Finding the constraint equation of a circuit with a dependent voltage

[The Electrician]

I question the polarity of the current controlled voltage source.
It is shown inverted in the original diagram.

Exactly what are you getting at when you say "I question the polarity of the current controlled voltage source."? That source is indeed shown inverted in the diagram as you assert, so what is your point?

 

[Baluncore]

It is OK. The 10 V source is sinking conventional current, so Id is negative.
Multiply by 20 and invert the CCVS to get +64 V, which sources the current to be sunk by the 10 V.

 

[BvU]

I question the polarity of the current controlled voltage source.
It is shown inverted in the original diagram.

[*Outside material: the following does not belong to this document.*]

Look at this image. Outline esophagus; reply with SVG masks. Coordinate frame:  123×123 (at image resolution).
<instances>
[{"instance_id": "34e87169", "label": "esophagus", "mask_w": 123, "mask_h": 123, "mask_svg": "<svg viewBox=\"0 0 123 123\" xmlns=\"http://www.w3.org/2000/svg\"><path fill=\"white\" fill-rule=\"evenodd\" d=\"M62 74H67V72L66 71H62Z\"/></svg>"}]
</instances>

Only means a negative answer instead of a positive

 

[Baluncore]

Only means a negative answer instead of a positive

Not quite.
I think if you reverse the CCVS polarity it produces 6.80851 V, and Vo becomes +7.65957 V.
The 10.0 V becomes a positive current source, so the CCVS is also positive.

 

[BvU]

My turn to be confused: if $V_2=+64$ V, the CCVS delivers $-$64 V and pumps 3.8 A towards point V2. The $-$64 is 20 times the $-$3.2 A $i_\Delta$.

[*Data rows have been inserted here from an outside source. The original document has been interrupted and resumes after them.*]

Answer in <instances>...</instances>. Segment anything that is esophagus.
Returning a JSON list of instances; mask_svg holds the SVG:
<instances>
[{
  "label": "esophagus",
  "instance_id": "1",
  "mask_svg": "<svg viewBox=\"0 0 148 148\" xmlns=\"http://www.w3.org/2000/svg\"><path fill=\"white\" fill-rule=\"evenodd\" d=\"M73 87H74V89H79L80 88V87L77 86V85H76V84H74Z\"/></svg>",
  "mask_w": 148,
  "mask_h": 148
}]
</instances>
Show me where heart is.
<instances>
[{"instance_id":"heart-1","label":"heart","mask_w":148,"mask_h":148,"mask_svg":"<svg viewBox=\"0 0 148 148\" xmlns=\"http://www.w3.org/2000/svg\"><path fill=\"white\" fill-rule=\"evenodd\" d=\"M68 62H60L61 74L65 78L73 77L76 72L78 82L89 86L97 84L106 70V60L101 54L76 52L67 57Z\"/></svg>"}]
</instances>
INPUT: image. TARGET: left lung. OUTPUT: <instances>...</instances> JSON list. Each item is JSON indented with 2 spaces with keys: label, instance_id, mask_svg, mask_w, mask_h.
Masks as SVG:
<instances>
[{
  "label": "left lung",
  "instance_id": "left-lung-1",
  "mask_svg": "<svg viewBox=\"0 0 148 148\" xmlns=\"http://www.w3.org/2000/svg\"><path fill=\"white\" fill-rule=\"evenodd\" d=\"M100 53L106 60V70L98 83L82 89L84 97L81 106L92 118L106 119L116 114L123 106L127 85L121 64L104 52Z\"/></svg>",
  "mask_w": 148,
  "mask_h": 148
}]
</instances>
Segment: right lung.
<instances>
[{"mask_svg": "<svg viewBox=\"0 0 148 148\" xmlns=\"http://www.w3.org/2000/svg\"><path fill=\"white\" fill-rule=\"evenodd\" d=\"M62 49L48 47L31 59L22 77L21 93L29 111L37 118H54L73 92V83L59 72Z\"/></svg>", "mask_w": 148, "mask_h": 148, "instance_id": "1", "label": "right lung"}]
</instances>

If the CCVS sets $V_2=+ 6.80851$ V, the dial must read $-6.80851$ V which is minus 20 times the then $-$0.34 A $i_\Delta$.

 

[The Electrician]

My turn to be confused: if $V_2=+64$ V, the CCVS delivers $-$64 V and pumps 3.8 A towards point V2. The $-$64 is 20 times the $-$3.2 A $i_\Delta$.

If the CCVS sets $V_2=+ 6.80851$ V, the dial must read $-6.80851$ V which is minus 20 times the then $-$0.34 A $i_\Delta$.

Your first short paragraph above describes the situation as shown in the schematic of post #1.

The second short paragraph describes what would happen if the CCVS control law were changed from 20 IΔ to -20 IΔ, or if the orientation of the CCVS were flipped upside down with no change to the control law.

That's what Baluncore is referring to when he says "reverse the CCVS polarity".